+++ EXTRACTED RECORDS +++

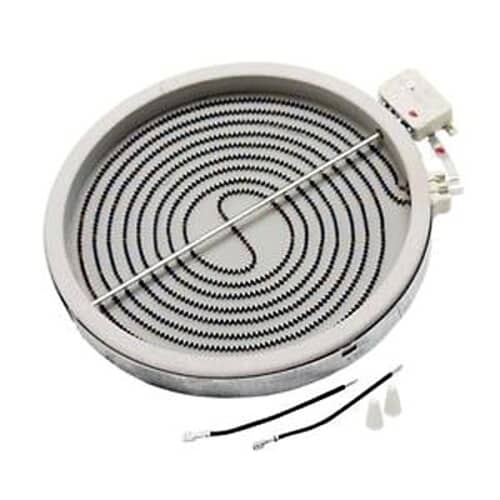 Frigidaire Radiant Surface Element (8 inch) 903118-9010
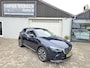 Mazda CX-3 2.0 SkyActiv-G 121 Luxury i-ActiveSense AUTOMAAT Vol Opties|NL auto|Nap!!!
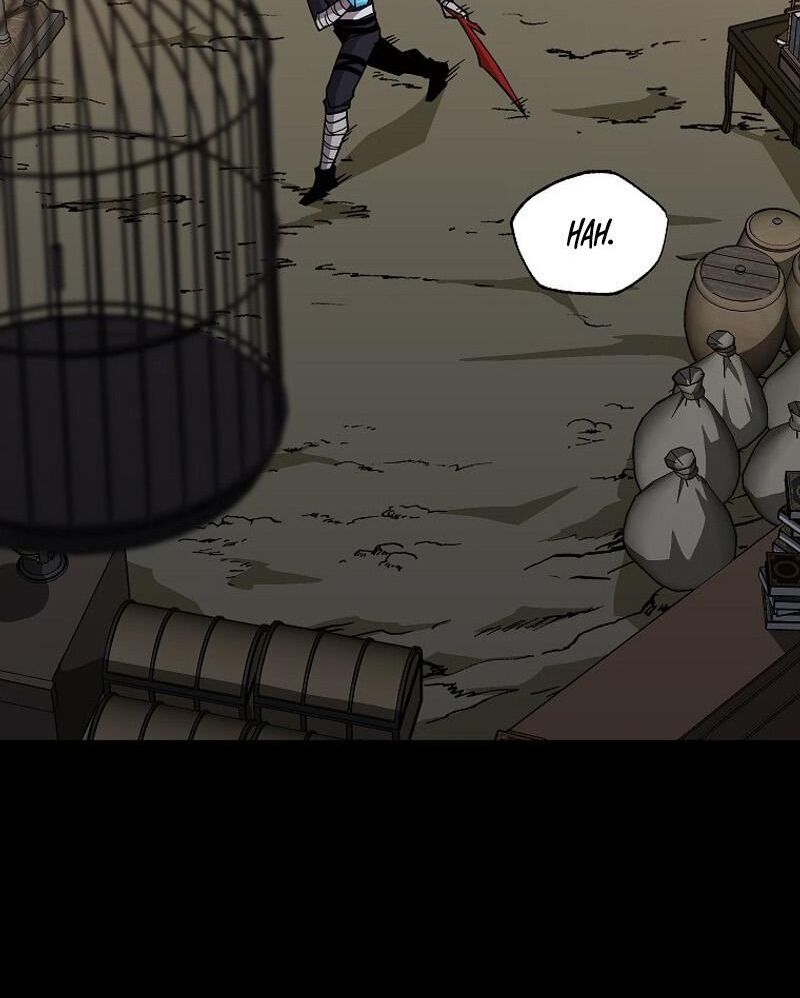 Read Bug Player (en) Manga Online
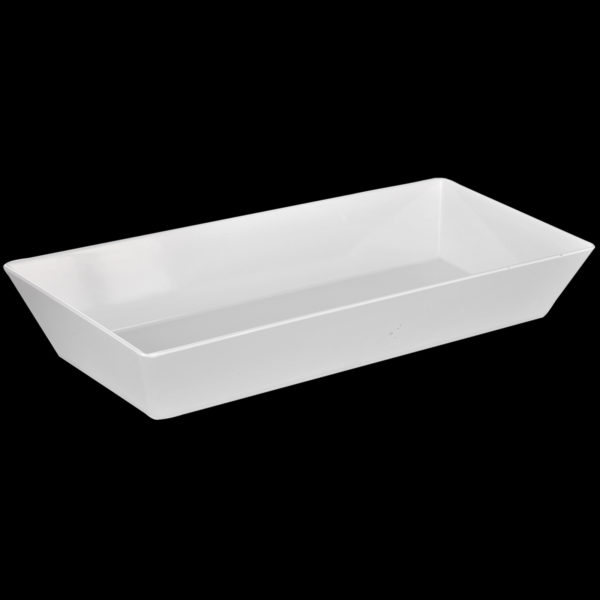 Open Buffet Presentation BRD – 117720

+++
+++ EXTRACTED RECORDS +++

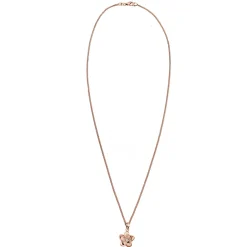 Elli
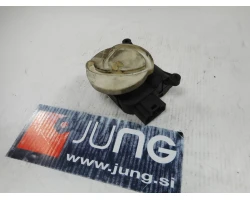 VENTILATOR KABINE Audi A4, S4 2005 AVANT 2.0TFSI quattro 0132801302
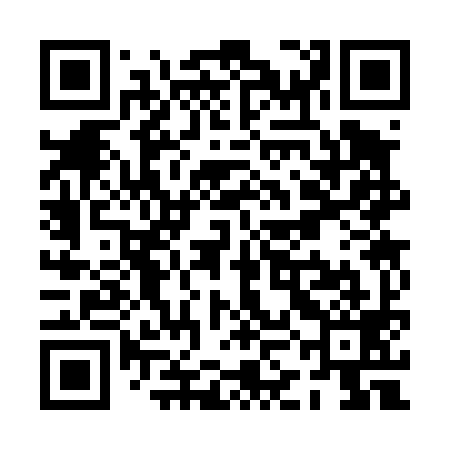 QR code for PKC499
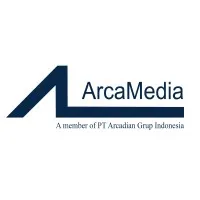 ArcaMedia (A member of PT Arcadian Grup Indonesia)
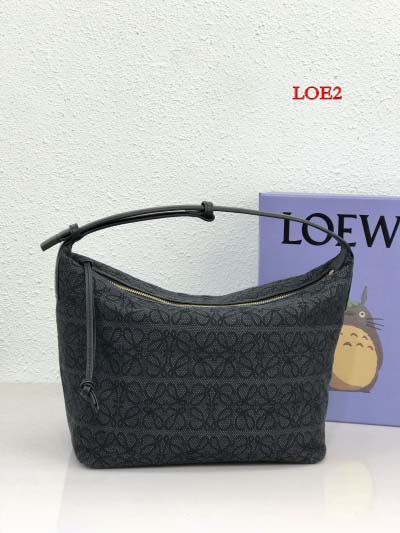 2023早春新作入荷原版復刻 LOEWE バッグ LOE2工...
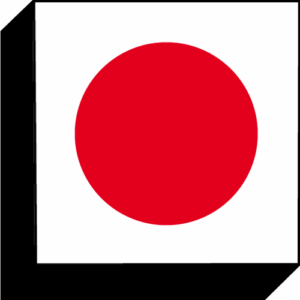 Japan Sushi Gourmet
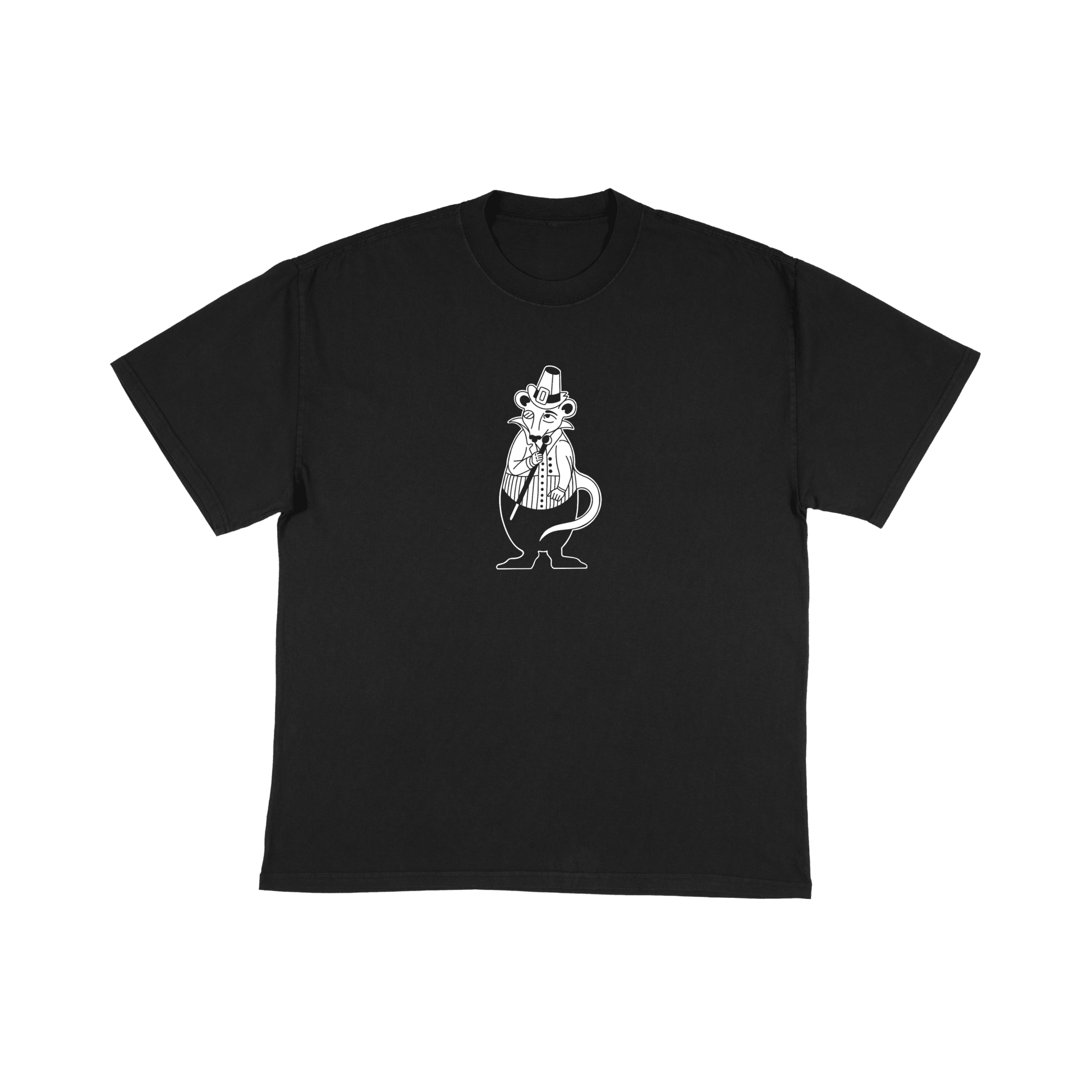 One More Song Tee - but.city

+++

- **WHAT YOU NEED TO DO**: Your copy should hold only the lines above from the one containing "QR code for PKC499" through the one containing "One More Song Tee - but.city", exactly as written and free of pictures.

- **EXERCISE RESULT**:
 QR code for PKC499
 ArcaMedia (A member of PT Arcadian Grup Indonesia)
 2023早春新作入荷原版復刻 LOEWE バッグ LOE2工...
 Japan Sushi Gourmet
 One More Song Tee - but.city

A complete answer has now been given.